INSTRUCTIONS TO FOLLOW: In the material below, find the line containing "[researcher-annotated camera trap]" and the line containing "scientific name: Marmota flaviventris", then reproduce exactly both of them and every line between, and nothing else.
PROVIDED RECORDS section start
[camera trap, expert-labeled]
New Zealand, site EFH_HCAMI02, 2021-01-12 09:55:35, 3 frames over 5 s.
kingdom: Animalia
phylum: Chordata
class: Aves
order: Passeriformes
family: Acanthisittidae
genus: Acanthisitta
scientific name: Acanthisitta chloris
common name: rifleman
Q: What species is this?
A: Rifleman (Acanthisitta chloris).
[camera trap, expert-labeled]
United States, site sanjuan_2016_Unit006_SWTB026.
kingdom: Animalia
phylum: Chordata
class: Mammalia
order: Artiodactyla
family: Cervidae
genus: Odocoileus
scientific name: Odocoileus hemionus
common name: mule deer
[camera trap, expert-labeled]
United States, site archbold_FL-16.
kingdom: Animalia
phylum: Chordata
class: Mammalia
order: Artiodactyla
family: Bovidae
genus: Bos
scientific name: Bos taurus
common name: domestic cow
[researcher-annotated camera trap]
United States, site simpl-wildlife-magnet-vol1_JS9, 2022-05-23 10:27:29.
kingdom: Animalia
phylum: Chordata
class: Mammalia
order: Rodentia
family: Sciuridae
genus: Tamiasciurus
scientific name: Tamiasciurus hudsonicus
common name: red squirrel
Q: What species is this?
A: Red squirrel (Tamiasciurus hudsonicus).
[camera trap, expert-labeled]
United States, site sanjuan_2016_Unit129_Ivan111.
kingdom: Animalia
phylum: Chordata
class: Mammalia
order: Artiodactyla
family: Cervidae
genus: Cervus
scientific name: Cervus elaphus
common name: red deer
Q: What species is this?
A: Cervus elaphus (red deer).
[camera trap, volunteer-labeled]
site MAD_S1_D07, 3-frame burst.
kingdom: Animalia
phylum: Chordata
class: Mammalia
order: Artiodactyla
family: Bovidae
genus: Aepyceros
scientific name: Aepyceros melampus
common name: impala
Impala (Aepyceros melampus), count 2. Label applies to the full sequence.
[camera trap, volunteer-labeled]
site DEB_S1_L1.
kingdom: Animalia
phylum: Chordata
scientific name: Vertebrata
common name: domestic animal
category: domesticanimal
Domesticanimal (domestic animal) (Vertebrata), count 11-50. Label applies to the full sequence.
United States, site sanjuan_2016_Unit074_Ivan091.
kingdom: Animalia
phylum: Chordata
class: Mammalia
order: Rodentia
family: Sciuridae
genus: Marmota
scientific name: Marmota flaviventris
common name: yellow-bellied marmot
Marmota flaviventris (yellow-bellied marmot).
PROVIDED RECORDS section end
TASK RESULT:
[researcher-annotated camera trap]
United States, site simpl-wildlife-magnet-vol1_JS9, 2022-05-23 10:27:29.
kingdom: Animalia
phylum: Chordata
class: Mammalia
order: Rodentia
family: Sciuridae
genus: Tamiasciurus
scientific name: Tamiasciurus hudsonicus
common name: red squirrel
Q: What species is this?
A: Red squirrel (Tamiasciurus hudsonicus).
[camera trap, expert-labeled]
United States, site sanjuan_2016_Unit129_Ivan111.
kingdom: Animalia
phylum: Chordata
class: Mammalia
order: Artiodactyla
family: Cervidae
genus: Cervus
scientific name: Cervus elaphus
common name: red deer
Q: What species is this?
A: Cervus elaphus (red deer).
[camera trap, volunteer-labeled]
site MAD_S1_D07, 3-frame burst.
kingdom: Animalia
phylum: Chordata
class: Mammalia
order: Artiodactyla
family: Bovidae
genus: Aepyceros
scientific name: Aepyceros melampus
common name: impala
Impala (Aepyceros melampus), count 2. Label applies to the full sequence.
[camera trap, volunteer-labeled]
site DEB_S1_L1.
kingdom: Animalia
phylum: Chordata
scientific name: Vertebrata
common name: domestic animal
category: domesticanimal
Domesticanimal (domestic animal) (Vertebrata), count 11-50. Label applies to the full sequence.
United States, site sanjuan_2016_Unit074_Ivan091.
kingdom: Animalia
phylum: Chordata
class: Mammalia
order: Rodentia
family: Sciuridae
genus: Marmota
scientific name: Marmota flaviventris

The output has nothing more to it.